__Excerpt__:
* * *
Compared to its growth / consumer digital entertainment peers, Spotify trades at a significantly lower valuation. Check out the chart below. The price to sales ratio (PS ratio) is a good metric to value growth companies with.
Spotify’s depressed valuation is because of two main issues:
Spotify loses a big chunk of revenue from its core music streaming business to record labels via royalties, significantly contracting margins
The core business is also facing strong competition from FAANG companies including Apple (Apple Music), Amazon (Amazon Music), and Alphabet (YouTube music)
Spotify pays a loooot of money to record labels. In 2020, the company pulled in an impressive $7.8B in revenue, yet cost of revenue was more than $5.8B (75% of total revenue). In 2021, the company pulled in almost $10B in revenue, yet cost of revenue was $7B (73%). To offer its music streaming service to users, Spotify has to continuously transfer significant value away from the business to the record labels that supply the bulk of its music catalogue.
In addition, even though Spotify remains the top music streaming service worldwide, competition from major tech companies is fierce. It’s far from ideal for a business to compete with not just one FAANG company, but three: Apple, Amazon, and Alphabet. All three offer competing music streaming services that are constantly nipping at the heels of Spotify. For the company to remain on top and still experience strong growth is a testament to the quality of the company's product and execution competency.
However, Spotify is far from a bad business, it’s growing incredibly quickly. Over the past 3 years, Spotify has grown monthly active users by 31% (2019), 27% (2020), and 18% (2021) to 406 million, and annual revenue by 22% (2019), 18% (2020), and 27% (2021) to $9.6B. I suspect if Spotify can significantly reduce royalties paid to record labels as a percentage of revenue, the market will be willing to pay a significantly higher sales multiple (i.e. PS ratio) for the stock.
Escaping the Vice Grip of Record Labels
Spotify is currently slowly reducing royalties paid to record labels through two main ways: promoting and growing its catalogue of independent music and diversifying audio streaming content away from music. I was thinking Spotify may be able to create its own record label, similar to how Netflix and Prime Video funds original content, but this might be something explicitly prohibited by record labels and would trigger their departure from the platform. In the long run, if Spotify can continue to grow and dominate the music / audio streaming space, they could start to negotiate more favourable terms with record labels but I don’t see this happening for at least the next five years.
Fortunately, Spotify is making significant inroads in its efforts to diversify audio streaming content. For one, the percentage of music streams not from a major record label is slowly trending up, from 15% in 2018 to just over 22% in 2021. In addition, Spotify’s podcast business is doing incredibly well.
* * *
__Material provided__:

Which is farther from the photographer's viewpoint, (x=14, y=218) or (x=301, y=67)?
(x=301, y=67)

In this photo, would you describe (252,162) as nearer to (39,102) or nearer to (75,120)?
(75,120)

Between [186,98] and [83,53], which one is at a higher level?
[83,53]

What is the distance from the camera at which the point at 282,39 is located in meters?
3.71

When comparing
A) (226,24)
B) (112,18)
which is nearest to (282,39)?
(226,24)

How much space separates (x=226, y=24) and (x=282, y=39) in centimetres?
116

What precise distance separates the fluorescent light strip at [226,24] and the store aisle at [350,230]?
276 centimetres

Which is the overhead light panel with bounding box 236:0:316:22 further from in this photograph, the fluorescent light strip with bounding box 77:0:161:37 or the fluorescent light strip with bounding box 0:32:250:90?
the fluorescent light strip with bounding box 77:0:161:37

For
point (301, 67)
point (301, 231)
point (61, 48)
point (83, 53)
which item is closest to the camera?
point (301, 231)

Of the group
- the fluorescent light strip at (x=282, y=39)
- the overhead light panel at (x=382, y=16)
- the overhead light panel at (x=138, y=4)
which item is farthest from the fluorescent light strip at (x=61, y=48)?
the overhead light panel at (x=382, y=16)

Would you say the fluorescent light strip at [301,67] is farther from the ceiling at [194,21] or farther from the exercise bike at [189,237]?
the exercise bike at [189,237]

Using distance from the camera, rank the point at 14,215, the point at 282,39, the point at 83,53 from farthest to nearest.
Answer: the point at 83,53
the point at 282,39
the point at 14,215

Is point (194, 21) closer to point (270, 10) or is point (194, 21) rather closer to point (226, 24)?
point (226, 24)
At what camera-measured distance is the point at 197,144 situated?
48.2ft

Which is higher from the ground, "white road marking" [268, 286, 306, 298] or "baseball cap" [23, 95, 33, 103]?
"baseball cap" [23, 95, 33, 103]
* * *
__Your goal__:
Write out the Spotify text again, starting with "In addition, even" and going on through "and execution competency.", and switch "fierce" to "intense".

__Full answer__:
In addition, even though Spotify remains the top music streaming service worldwide, competition from major tech companies is intense. It’s far from ideal for a business to compete with not just one FAANG company, but three: Apple, Amazon, and Alphabet. All three offer competing music streaming services that are constantly nipping at the heels of Spotify. For the company to remain on top and still experience strong growth is a testament to the quality of the company's product and execution competency.